材料探究
1. 以下三种说法是否与 SCALE 论文页面相符？请对每条回答“是”或“否”，并原样引用页面中起决定作用的词句。
(a) 内容分析在社会科学各学科中的应用已超过一百年。
(b) SCALE 框架完全排除人工干预。
(c) 论文的评估只在合成数据集上进行。
2. SCALE 论文页面中以“Content analysis is a fundamental”开头的段落，能否改写成一份简明的中文要点列表，保留其主要事实？
3. 请从 SCALE 论文页面中摘录一段原文：从“SCALE: Augmenting Content”开始，一直到“approximating human judgment.”为止，不做任何改动。

研读文本
* * *
4.0

/10

withdrawn4 位审稿人

最低3最高5标准差1.0

4.3

置信度

正确性2.0

贡献度2.0

表达2.3

ICLR 2025

SCALE: Augmenting Content Analysis via LLM Agents and AI-Human Collaboration

Chengshuai Zhao,Zhen Tan,Chau-Wai Wong,Xinyan Zhao,huan liu,Tianlong Chen

OpenReview PDF

提交: 2024-09-26更新: 2025-01-20

TL;DR

We propose SCALE, a novel LLM multi-agent framework to automate content analysis, traditionally labor-intensive in social science, while integrating human oversight, enabling scalable, high-quality annotations approximating human judgment.

摘要

Content analysis is a fundamental social science research method that breaks down complex, unstructured texts into theory-informed numerical categories. It has been widely applied across social science disciplines such as political science, media and communication, sociology, and psychology for over a century. This process often relies on multiple rounds of manual annotation and discussion. While rigorous, content analysis is domain knowledge-dependent, labor-intensive, and time-consuming, posing challenges of subjectivity and scalability. In this paper, we introduce SCALE, a transformative multi-agent framework to $\underline{S}$imulate $\underline{C}$ontent $\underline{A}$nalysis via large language model ($\underline{L}$LM) ag$\underline{E}$nts. This framework automates key phases including text coding, inter-agent discussion, and dynamic codebook updating, capturing human researchers' reflective depth and adaptive discussions. It also incorporates human intervention, enabling different modes of AI-human expert collaboration to mitigate algorithmic bias and enhance contextual sensitivity. Extensive evaluations across real-world datasets demonstrate that SCALE exhibits versatility across diverse contexts and approximates human judgment in complex annotation tasks commonly required for content analysis. Our findings have the potential to transform social science and machine learning by demonstrating how an appropriately designed multi-agent system can automate complex, domain-expert-dependent interactions and generate large-scale, quality outputs invaluable for social scientists.
* * *
数据摘录
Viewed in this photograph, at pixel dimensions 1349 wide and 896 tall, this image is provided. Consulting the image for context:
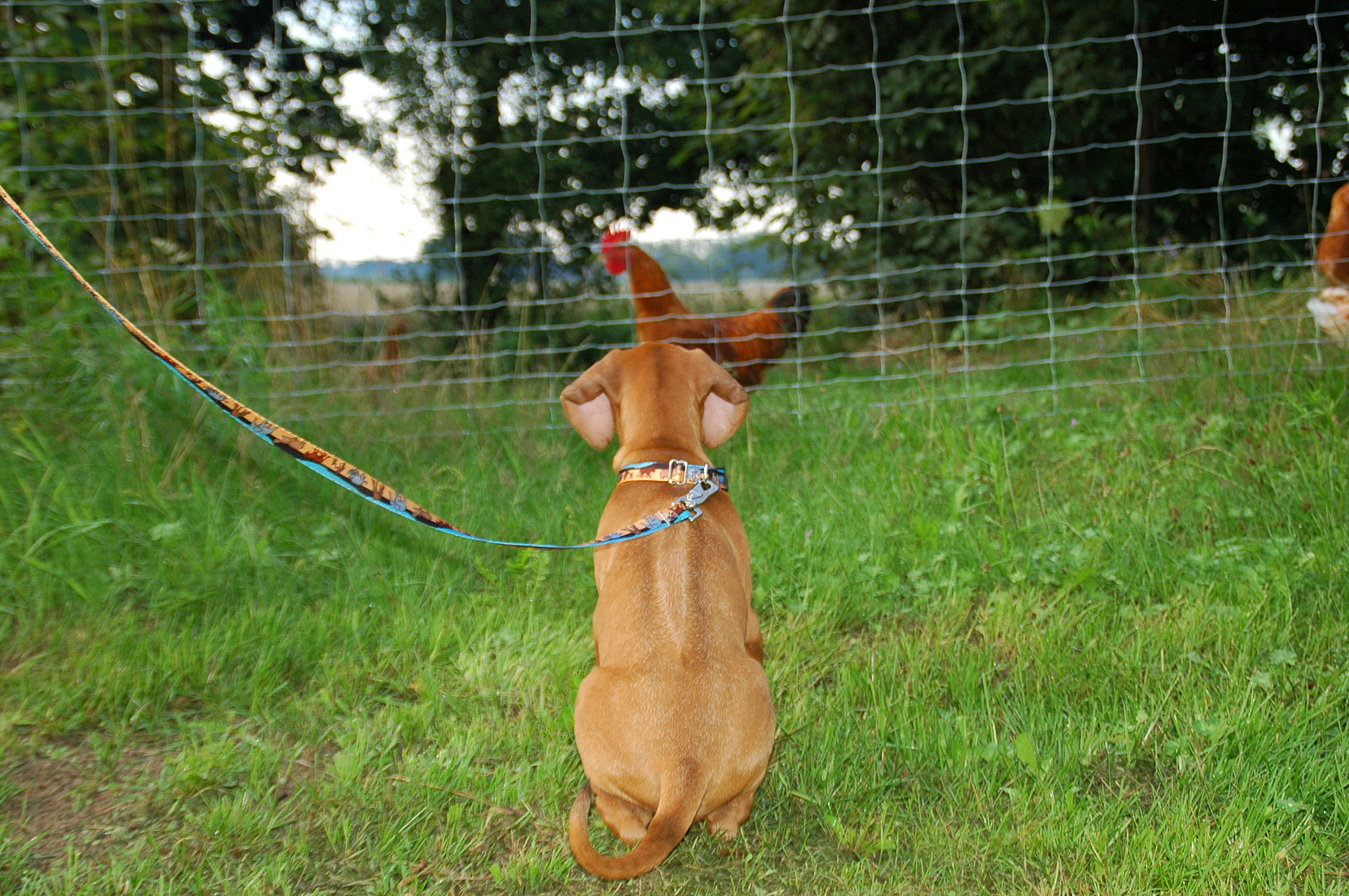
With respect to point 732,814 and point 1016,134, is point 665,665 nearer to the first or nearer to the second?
* * *
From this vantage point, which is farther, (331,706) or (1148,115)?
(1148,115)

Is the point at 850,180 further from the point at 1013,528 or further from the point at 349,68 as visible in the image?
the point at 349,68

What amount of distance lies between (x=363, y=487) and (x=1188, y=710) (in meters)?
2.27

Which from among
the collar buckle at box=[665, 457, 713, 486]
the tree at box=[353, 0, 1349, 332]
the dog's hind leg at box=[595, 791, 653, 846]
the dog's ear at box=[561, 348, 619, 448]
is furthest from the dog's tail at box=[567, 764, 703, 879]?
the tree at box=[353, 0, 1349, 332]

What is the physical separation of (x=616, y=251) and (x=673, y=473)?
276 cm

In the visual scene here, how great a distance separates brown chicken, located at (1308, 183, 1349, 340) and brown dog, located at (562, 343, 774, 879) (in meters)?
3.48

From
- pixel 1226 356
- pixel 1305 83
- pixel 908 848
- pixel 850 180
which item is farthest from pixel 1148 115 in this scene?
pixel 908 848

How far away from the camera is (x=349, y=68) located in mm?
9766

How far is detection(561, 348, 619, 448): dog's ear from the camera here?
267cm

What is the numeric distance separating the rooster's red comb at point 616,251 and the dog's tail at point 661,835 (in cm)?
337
* * *
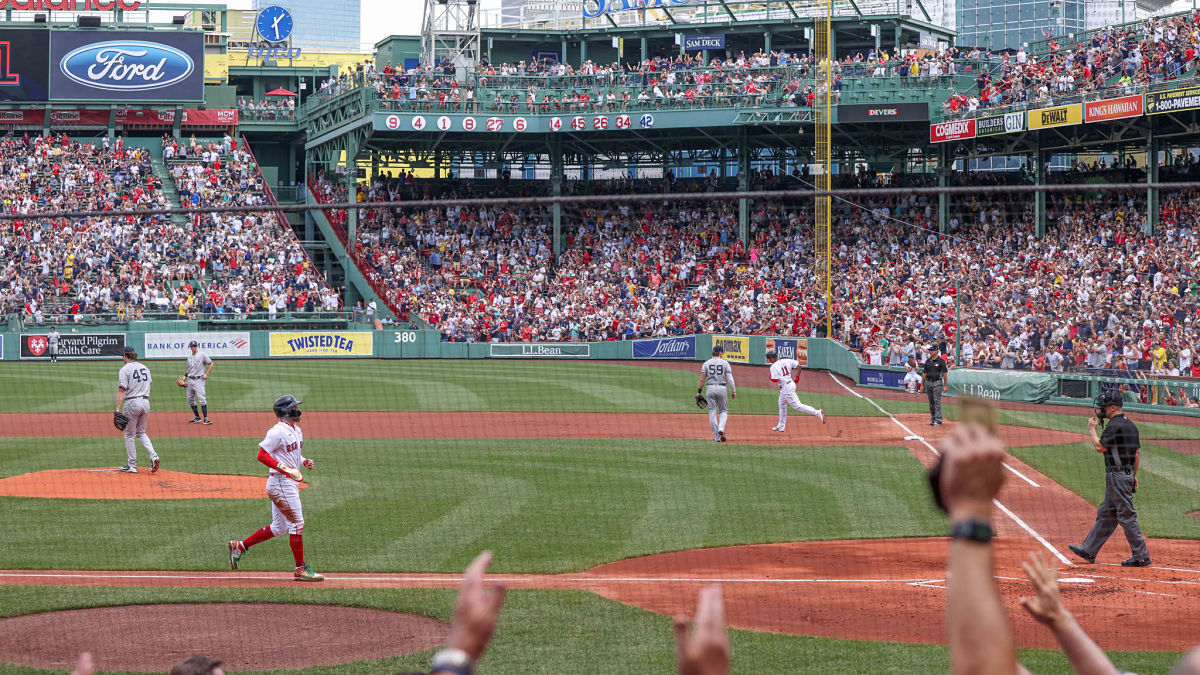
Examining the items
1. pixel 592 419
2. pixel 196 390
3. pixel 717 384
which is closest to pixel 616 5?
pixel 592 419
* * *
依次作答
1.
(a) 是：“for over a century”
(b) 否：“It also incorporates human intervention”
(c) 否：“Extensive evaluations across real-world datasets”

2.
- 内容分析是社会科学的基础研究方法，把复杂的非结构化文本拆解为有理论依据的数值类别。
- 一百多年来，它广泛用于政治学、媒体与传播、社会学和心理学等学科。
- 这一过程通常依赖多轮人工标注和讨论，严谨但依赖领域知识、耗费人力和时间，存在主观性和可扩展性方面的难题。
- 论文提出 SCALE，一个借助大语言模型智能体模拟内容分析的多智能体框架。
- 该框架自动完成文本编码、智能体间讨论和编码手册动态更新等关键环节，体现人类研究者的反思深度和适应性讨论。
- 框架还纳入人工干预，支持多种 AI 与人类专家协作模式，以减轻算法偏差、增强语境敏感性。
- 在真实数据集上的大量评估表明，SCALE 能适应多种情境，在复杂标注任务中接近人类判断。
- 研究结果显示，设计得当的多智能体系统能够自动完成依赖领域专家的复杂交互，并产出对社会科学家很有价值的大规模高质量结果。

3.
SCALE: Augmenting Content Analysis via LLM Agents and AI-Human Collaboration

Chengshuai Zhao,Zhen Tan,Chau-Wai Wong,Xinyan Zhao,huan liu,Tianlong Chen

OpenReview PDF

提交: 2024-09-26更新: 2025-01-20

TL;DR

We propose SCALE, a novel LLM multi-agent framework to automate content analysis, traditionally labor-intensive in social science, while integrating human oversight, enabling scalable, high-quality annotations approximating human judgment.